Start of Block

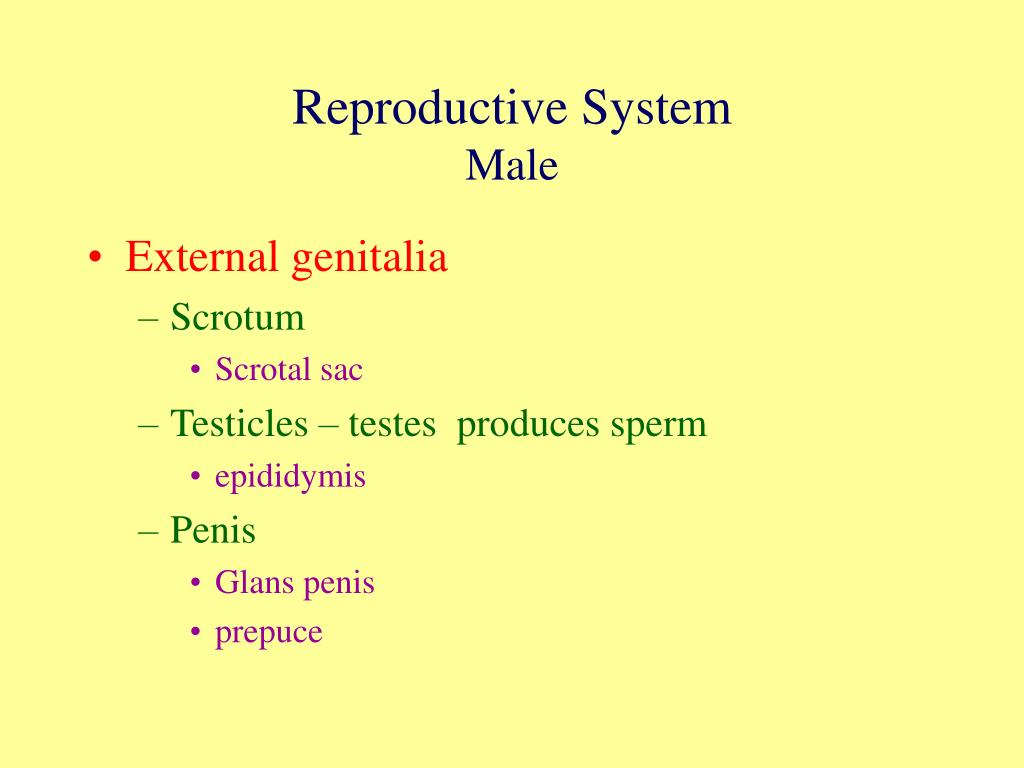 Reproductive System
Male

• External genitalia
– Scrotum
• Scrotal sac
– Testicles – testes produces sperm
• epididymis
– Penis
• Glans penis
• prepuce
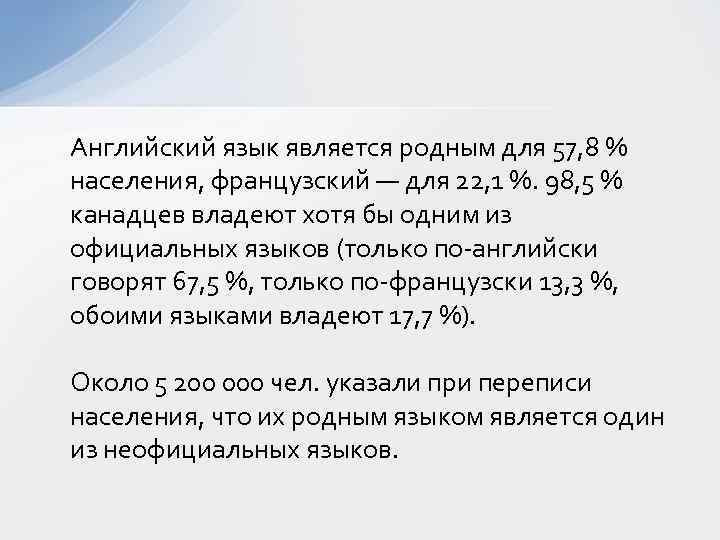 Английский язык является родным для 57,8 % населения, французский — для 22,1 %. 98,5 % канадцев владеют хотя бы одним из официальных языков (только по-английски говорят 67,5 %, только по-французски 13,3 %, обоими языками владеют 17,7 %).

Около 5 200 000 чел. указали при переписи населения, что их родным языком является один из неофициальных языков.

End of Block

■ Directions for this task:
Give back the entire listing verbatim, without the pictures.

■ Exercise result:
 Reproductive System
Male

• External genitalia
– Scrotum
• Scrotal sac
– Testicles – testes produces sperm
• epididymis
– Penis
• Glans penis
• prepuce
 Английский язык является родным для 57,8 % населения, французский — для 22,1 %. 98,5 % канадцев владеют хотя бы одним из официальных языков (только по-английски говорят 67,5 %, только по-французски 13,3 %, обоими языками владеют 17,7 %).

Около 5 200 000 чел. указали при переписи населения, что их родным языком является один из неофициальных языков.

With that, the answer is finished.